Monday, January 6, 2014

New Title



1) White, Clayton M., Tom J. Cade and James H. Enderson. Peregrine Falcons of the World. 2013. Lynx Edicions. Hardbound: 379 pages. Price: $30.00 U.S. (plus shipping).
PUBLISHER'S SUMMARY: Perhaps beginning near the end of the Pleistocene, Peregrines began to acquire a vast cosmopolitan distribution, and set the stage for fascinating structural, behavioral, and population distinctions related to where they lived. Those divergences were driven by the various demands of landscapes as different as one can find on earth, including Greenland tundra, South Pacific islands, Utah arid scrublands, the cold wind-swept Aleutians, and warm, moist Indonesian forests. Modern Peregrines reveal that geographic isolation may befall even a creature renowned for great speed and mobility.
      Peregrine Falcons of the World brings together the lifetime experiences of the authors with this splendid falcon in the field and in museums, hundreds of personal accounts by Peregrine observers worldwide, a vast literature on this falcon which is surely among the best-studied birds, scores of superb photographic images so generously supplied, and the matchless art of Andrew Ellis. The goal is to provide a feel for how Peregrines have responded to their varied world, and to earmark the many gaps in what we know. Oddly, Peregrines have not colonized many places, where by any reckoning, they should be.
      In recent times, roughly twenty subspecies of Peregrines were described. The historical reasons for these designations, and our current analyses are provided here. Some populations are very distinct in form and color, but sometimes they geographically overlap and intergrades appear. Each subspecies account also describes distribution, hunting and nesting habitats, migration and wintering ranges, estimated population sizes, and conservation aspects.
      In the end, present day Peregrines appear in at least a score of populations experiencing different degrees of isolation and enjoying different rates of divergence.
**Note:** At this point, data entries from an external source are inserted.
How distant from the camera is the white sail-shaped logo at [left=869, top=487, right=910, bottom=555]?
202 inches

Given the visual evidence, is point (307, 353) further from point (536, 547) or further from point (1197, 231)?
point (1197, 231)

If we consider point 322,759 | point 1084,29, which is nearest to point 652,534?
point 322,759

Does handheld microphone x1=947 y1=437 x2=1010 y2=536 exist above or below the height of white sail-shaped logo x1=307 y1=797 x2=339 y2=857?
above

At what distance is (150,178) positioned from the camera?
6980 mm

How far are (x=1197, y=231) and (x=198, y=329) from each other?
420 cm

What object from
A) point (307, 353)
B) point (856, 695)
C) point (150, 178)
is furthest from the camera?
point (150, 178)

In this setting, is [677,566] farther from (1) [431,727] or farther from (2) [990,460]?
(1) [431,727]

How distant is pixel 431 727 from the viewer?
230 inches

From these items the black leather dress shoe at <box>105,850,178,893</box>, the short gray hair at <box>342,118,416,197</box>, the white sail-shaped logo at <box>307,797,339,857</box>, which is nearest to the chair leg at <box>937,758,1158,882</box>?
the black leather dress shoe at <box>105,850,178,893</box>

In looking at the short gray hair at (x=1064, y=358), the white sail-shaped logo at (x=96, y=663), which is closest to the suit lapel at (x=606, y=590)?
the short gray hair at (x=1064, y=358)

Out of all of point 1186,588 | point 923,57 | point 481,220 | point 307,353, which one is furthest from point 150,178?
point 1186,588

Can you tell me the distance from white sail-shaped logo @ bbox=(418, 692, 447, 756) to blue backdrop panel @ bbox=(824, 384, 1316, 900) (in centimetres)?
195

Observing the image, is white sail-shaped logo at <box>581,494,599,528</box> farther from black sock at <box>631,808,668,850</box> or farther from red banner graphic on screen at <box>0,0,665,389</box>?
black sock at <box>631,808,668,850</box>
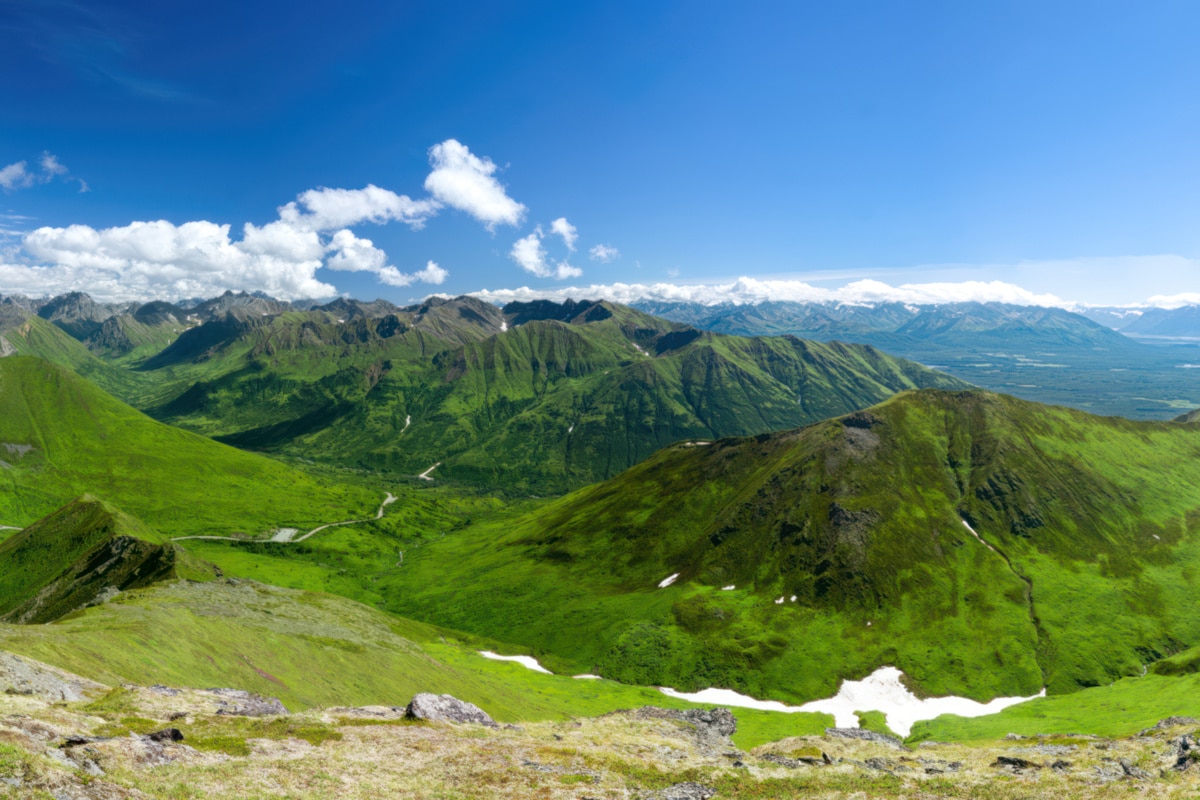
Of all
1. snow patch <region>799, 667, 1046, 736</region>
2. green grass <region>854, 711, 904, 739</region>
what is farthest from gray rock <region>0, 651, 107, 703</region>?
green grass <region>854, 711, 904, 739</region>

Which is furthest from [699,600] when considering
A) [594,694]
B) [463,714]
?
[463,714]

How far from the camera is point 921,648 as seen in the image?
13412cm

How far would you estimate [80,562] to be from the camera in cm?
12775

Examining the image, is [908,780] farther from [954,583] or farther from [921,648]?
[954,583]

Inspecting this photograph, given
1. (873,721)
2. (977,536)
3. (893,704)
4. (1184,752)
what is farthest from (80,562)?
(977,536)

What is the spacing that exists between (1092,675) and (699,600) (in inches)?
3713

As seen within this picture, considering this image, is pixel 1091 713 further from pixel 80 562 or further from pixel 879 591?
pixel 80 562

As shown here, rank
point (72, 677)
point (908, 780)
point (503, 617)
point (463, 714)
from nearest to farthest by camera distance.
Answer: point (908, 780) < point (72, 677) < point (463, 714) < point (503, 617)

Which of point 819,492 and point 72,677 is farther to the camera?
point 819,492

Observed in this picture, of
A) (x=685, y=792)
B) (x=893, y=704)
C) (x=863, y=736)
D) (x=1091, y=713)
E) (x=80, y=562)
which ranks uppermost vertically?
(x=685, y=792)

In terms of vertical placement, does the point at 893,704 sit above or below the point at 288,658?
below

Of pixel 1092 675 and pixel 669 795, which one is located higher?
pixel 669 795

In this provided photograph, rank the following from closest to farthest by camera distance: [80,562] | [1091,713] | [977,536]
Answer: [1091,713], [80,562], [977,536]

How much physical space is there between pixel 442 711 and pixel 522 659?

The challenge of understanding their relationships is sometimes made greater by almost complete lack of information or specimens from vast regions where neighboring subspecies apparently come together because no obvious barrier exists. But the Peregrine Falcon will never lack for serious aficionados. Field people around the world add to the growing literature almost weekly so that someday a more complete appreciation is inevitable.
RECOMMENDATION: A MUST have for anyone with an interest in this species!